SELECT f_table_name AS name, srid 
FROM geometry_columns;
 * postgresql://postgres:***@localhost/nyc
6 rows affected.
name srid
nyc_homicides 26918
nyc_census_blocks 26918
nyc_neighborhoods 26918
nyc_streets 26918
nyc_subway_stations 26918
geometries 0

However, if you know what the SRID of the coordinates is supposed to be, you can set it post-facto, using ST_SetSRID on the geometry. Then you will be able to transform the geometry into other systems.


FROM geometries;
 * postgresql://postgres:***@localhost/nyc
5 rows affected.
POINT(-79.488743884387 0)
LINESTRING(-79.488743884387 0,-79.4887349253904 0.000009019375921,-79.4887259663935 0.000009019376033,-79.4887259663937 0.000018038752065)
POLYGON((-79.488743884387 0,-79.4887349253903 0,-79.4887349253904 0.000009019375921,-79.4887438843871 0.00000901937581,-79.488743884387 0))
POLYGON((-79.488743884387 0,-79.4886542944147 0,-79.4886542944202 0.000090193769243,-79.4887438843926 0.000090193758097,-79.488743884387 0),(-79.4887349253904 0.000009019375921,-79.4887349253905 0.000018038751842,-79.4887259663937 0.000018038752065,-79.4887259663935 0.000009019376033,-79.4887349253904 0.000009019375921))
GEOMETRYCOLLECTION(POINT(-79.4887259663935 0),POLYGON((-79.488743884387 0,-79.4887349253903 0,-79.4887349253904 0.000009019375921,-79.4887438843871 0.00000901937581,-79.488743884387 0)))

6.5. Function List

ST_AsText: Returns the Well-Known Text (WKT) representation of the geometry/geography without SRID metadata.

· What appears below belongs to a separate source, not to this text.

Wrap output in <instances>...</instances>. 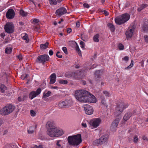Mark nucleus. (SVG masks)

ST_SetSRID(geometry, srid): Sets the SRID on a geometry to a particular integer value.

ST_SRID(geometry): Returns the spatial reference identifier for the ST_Geometry as defined in spatial_ref_sys table.

ST_Transform(geometry, srid): Returns a new geometry with its coordinates transformed to the SRID referenced by the integer parameter.